STEVEN TEPPER: Art played right into it. Whether it was the decision to not renovate Margaret Mitchell’s house, which was a big contentious issue, author of “Gone with the Wind” — what was that going to say about us if we celebrated Margaret Mitchell? — to a decision to not go forward with a public art project to honor the first black property owner in Atlanta, to debates over whether gay books should be allowed in the libraries in Cobb County. So a range of things that involved race, involved gender, involved sexuality, but ultimately involved Atlantans trying to figure how they wanted to be perceived by the world.

JEFFREY BROWN: Let me ask you, finally, where does the research lead? Does it have applications for mayors in cities today or does it lead you into further work?

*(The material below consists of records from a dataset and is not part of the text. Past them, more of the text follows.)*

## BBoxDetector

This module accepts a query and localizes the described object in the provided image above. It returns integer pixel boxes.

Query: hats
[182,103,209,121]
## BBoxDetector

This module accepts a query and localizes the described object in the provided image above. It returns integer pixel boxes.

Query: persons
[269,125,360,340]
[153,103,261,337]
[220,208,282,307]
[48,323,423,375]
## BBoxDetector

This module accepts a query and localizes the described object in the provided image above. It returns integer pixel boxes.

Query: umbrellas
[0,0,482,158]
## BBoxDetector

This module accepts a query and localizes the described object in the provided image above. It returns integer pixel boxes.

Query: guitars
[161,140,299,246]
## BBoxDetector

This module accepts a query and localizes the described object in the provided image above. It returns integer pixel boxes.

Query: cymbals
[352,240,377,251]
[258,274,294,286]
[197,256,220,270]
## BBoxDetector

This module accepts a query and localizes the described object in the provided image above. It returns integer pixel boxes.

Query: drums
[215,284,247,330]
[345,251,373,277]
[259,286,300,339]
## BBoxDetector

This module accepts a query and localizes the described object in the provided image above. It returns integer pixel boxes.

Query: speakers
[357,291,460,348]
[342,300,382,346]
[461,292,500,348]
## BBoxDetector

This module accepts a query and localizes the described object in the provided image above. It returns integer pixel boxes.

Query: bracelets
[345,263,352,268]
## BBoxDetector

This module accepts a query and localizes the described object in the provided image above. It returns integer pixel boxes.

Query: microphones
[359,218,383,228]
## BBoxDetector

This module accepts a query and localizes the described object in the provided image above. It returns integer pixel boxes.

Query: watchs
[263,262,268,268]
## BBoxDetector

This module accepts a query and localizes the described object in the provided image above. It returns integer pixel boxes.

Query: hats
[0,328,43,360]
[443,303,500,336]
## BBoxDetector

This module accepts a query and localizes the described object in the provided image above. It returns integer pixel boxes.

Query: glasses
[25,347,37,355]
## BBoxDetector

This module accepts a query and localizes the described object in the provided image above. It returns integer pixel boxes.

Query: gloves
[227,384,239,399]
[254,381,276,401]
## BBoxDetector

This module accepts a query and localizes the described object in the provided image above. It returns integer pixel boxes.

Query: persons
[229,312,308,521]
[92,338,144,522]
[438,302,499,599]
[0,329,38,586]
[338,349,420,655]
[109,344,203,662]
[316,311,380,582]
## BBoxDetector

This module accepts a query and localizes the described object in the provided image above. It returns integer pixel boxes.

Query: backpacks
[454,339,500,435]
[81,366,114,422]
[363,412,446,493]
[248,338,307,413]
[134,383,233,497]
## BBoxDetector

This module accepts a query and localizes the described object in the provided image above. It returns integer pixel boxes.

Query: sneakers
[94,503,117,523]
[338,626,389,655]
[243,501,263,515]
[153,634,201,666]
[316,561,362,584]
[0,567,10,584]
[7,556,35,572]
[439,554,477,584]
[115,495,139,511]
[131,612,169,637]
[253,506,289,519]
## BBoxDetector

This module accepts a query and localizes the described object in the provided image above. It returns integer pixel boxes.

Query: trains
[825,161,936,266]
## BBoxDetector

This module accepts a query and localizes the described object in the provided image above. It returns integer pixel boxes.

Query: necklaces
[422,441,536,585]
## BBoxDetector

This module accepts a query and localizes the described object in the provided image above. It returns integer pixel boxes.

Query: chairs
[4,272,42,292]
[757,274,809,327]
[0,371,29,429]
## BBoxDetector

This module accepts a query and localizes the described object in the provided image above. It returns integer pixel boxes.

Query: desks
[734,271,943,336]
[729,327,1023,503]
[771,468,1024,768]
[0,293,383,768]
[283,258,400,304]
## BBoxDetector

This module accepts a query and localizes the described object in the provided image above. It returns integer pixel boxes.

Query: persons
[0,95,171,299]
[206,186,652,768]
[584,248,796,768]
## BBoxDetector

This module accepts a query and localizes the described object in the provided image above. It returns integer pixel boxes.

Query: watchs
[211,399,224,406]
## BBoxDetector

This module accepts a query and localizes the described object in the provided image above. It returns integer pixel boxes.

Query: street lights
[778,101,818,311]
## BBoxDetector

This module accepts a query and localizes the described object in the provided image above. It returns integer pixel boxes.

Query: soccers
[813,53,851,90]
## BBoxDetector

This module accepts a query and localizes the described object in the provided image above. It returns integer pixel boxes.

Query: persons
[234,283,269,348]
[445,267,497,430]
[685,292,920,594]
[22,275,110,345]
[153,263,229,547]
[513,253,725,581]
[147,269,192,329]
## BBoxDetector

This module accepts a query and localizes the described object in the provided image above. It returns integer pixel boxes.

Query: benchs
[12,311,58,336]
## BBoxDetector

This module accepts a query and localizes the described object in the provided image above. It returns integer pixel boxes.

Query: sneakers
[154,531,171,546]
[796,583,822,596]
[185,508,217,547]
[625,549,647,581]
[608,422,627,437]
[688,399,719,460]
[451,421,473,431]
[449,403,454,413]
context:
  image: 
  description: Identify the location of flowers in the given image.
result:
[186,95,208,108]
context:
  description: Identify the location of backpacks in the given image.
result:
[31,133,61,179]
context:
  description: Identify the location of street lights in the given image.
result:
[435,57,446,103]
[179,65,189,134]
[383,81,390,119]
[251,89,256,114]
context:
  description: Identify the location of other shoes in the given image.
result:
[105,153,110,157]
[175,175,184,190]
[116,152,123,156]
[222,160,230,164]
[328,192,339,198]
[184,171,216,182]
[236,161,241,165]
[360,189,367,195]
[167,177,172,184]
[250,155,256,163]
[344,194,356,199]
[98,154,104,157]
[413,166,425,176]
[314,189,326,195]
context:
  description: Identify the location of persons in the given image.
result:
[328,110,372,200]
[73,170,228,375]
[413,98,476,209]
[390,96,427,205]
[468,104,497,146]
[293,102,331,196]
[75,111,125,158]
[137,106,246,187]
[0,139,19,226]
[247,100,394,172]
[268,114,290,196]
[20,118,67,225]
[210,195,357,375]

STEVEN TEPPER: No, I think it does. My conclusion is that these fights are not just knee-jerk reactions, it’s not just about personal offense and it’s not just about politics, that these are so deeply meaningful and important for communities that are trying to figure out and work through these social changes together. I think our communities are under assault in many ways by forces of globalization, by economic change, that people need to return to a sense that they belong some place. And I think in the future, going forward, as our cultural world gets noisier, as there are more things to offend more people, that there will be more opportunities for people to work together to figure out which forms of expressions are good representations of our community and which ones we don’t feel we’re ready for or represent us well. And importantly for the arts community, in particular, we have had a history of silencing our critics by saying either, First amendment trumps everything, or we say we say, We’re professionals, we know what we are doing, your opinion doesn’t matter, or we say, The artists has to be free and above society, not accountable to society. And all those tactics silence critics, and I don’t think we can afford to silence critics in the 21st century if we want our communities and our arts to thrive together.

JEFFREY BROWN: All right. The book is “Not Here, Not Now, Not That! Protest Over Art and Culture in America.” Steven Tepper, thanks for talking with us.

STEVEN TEPPER: Thanks for having me.